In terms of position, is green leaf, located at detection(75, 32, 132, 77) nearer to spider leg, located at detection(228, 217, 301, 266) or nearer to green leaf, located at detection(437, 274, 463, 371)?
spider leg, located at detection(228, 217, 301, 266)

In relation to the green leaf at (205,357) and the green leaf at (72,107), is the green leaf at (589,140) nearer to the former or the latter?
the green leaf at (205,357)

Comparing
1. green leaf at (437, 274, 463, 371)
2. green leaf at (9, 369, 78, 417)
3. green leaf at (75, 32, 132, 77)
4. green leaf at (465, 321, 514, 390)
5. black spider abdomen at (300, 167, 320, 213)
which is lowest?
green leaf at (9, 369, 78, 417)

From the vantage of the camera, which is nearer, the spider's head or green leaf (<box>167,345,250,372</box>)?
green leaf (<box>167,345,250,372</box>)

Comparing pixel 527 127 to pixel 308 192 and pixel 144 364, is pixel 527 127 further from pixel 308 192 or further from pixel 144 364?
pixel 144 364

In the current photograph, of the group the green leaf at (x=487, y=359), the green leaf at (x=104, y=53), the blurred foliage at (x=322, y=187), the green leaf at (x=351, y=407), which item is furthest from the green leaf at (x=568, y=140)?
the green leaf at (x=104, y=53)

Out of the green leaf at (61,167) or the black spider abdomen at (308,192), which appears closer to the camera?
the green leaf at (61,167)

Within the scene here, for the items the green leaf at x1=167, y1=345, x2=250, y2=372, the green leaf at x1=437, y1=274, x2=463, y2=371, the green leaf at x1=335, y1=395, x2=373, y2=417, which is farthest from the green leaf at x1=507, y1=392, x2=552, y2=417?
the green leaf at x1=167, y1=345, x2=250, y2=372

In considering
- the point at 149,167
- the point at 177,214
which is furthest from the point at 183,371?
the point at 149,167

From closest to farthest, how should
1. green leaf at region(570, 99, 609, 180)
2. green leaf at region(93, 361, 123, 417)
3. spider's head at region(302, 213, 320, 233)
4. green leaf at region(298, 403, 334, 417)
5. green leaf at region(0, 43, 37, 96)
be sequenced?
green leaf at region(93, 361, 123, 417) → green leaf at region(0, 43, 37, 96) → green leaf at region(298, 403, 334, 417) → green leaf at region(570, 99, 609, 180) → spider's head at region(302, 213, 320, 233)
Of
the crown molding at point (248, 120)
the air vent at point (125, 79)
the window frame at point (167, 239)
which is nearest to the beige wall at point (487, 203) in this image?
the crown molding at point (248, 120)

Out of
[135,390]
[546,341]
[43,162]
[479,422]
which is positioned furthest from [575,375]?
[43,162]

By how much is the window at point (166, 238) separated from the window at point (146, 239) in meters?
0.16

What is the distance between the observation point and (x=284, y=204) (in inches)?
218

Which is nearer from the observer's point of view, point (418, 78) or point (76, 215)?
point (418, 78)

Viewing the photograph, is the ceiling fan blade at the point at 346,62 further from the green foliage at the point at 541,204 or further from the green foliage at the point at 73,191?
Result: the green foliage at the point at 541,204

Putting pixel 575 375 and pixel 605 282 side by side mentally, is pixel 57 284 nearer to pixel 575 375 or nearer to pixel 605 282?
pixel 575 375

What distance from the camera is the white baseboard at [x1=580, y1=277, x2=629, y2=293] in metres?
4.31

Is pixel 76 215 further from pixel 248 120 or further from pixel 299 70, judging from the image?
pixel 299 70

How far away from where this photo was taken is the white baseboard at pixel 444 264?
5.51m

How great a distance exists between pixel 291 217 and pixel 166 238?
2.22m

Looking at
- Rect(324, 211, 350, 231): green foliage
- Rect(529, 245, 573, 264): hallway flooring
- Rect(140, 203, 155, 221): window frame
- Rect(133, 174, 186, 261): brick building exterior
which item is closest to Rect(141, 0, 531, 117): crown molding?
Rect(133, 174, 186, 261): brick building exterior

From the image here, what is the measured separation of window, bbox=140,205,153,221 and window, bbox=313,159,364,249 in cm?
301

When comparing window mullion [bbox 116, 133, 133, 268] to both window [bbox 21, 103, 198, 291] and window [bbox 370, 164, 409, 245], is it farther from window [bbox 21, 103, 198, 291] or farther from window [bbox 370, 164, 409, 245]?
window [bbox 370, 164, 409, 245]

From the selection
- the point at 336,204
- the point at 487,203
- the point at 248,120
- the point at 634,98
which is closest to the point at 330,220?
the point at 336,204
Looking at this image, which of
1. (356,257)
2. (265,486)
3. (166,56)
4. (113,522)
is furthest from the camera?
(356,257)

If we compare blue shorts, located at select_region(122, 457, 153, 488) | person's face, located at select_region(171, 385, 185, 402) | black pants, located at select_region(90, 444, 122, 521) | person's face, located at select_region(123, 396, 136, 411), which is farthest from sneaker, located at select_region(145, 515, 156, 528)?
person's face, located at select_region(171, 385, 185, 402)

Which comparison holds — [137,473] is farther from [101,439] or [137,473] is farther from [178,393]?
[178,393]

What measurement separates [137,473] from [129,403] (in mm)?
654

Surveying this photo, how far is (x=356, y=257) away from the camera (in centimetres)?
◆ ◆ ◆ ◆ ◆
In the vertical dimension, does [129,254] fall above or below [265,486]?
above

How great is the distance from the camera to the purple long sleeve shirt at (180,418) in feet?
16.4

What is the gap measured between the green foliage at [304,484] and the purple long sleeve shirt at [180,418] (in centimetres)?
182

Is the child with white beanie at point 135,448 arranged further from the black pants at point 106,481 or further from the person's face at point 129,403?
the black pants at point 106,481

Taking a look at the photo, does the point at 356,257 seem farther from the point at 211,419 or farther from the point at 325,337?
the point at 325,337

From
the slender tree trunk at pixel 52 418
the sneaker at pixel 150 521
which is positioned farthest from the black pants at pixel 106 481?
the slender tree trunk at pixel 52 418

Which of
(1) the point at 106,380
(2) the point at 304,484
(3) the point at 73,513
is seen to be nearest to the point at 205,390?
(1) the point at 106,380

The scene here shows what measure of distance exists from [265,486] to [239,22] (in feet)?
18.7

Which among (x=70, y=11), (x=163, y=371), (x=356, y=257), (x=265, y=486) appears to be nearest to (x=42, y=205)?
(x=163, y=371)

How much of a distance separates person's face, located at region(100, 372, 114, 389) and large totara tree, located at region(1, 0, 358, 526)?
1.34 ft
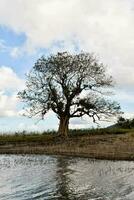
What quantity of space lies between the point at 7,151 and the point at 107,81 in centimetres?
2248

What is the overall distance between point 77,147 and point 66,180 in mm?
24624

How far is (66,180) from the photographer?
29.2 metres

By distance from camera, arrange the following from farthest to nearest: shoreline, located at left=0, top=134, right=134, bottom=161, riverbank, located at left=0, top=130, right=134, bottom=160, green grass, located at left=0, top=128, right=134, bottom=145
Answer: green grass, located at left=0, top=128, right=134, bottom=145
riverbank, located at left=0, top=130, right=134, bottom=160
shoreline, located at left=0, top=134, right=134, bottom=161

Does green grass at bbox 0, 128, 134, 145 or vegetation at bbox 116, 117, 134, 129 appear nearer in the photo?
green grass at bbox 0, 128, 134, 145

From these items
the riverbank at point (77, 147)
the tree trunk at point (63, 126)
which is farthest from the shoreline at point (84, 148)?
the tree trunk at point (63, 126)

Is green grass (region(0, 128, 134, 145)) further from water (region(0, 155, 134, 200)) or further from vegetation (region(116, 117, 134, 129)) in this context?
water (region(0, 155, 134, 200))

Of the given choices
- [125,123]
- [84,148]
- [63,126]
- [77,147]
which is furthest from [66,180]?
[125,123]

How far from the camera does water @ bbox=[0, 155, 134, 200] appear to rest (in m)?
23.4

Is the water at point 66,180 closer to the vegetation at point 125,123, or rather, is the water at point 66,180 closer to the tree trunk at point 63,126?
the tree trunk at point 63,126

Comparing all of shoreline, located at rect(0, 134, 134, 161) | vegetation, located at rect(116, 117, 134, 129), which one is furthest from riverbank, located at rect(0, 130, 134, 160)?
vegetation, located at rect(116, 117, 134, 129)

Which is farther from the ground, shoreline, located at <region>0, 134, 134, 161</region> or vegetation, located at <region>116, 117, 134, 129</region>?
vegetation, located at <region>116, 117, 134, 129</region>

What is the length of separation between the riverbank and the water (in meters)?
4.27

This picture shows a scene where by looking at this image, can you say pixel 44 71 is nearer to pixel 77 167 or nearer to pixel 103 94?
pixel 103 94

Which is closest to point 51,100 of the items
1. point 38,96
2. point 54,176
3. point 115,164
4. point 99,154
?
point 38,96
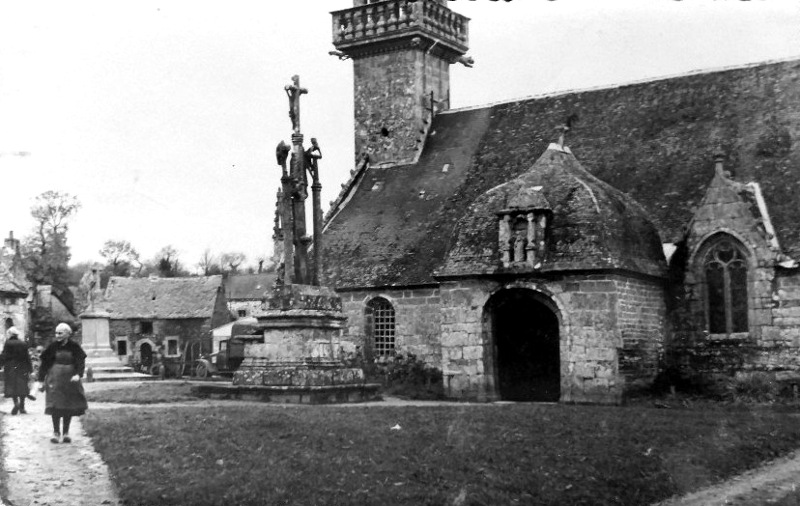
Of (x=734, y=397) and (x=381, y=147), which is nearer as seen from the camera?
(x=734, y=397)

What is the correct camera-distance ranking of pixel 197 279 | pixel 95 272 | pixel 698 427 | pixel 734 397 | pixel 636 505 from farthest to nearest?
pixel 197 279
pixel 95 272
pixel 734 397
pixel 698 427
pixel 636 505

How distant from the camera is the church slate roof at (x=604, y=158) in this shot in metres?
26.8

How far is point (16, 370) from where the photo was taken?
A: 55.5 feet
◆ ◆ ◆ ◆ ◆
- REQUEST
Copy out the lines verbatim, starting at the line that contains "Which is closest to point 51,100 of the items" and ending at the line that contains "A: 55.5 feet", both included. Leave the pictures out of your copy.

- CORRECT OUTPUT
Which is closest to point 51,100 of the items
1. point 38,96
2. point 54,176
3. point 115,164
4. point 99,154
?
point 38,96
Of (x=734, y=397) and (x=381, y=147), which is nearer as seen from the camera?
(x=734, y=397)

What is the correct camera-distance ranking of pixel 197 279 | pixel 95 272 | pixel 698 427 | pixel 734 397 | pixel 636 505 from farthest to nearest?
pixel 197 279
pixel 95 272
pixel 734 397
pixel 698 427
pixel 636 505

How distant from the camera is the church slate roof at (x=604, y=158) in this shot in metres?
26.8

How far is point (16, 370) from where the photo was taken?
A: 55.5 feet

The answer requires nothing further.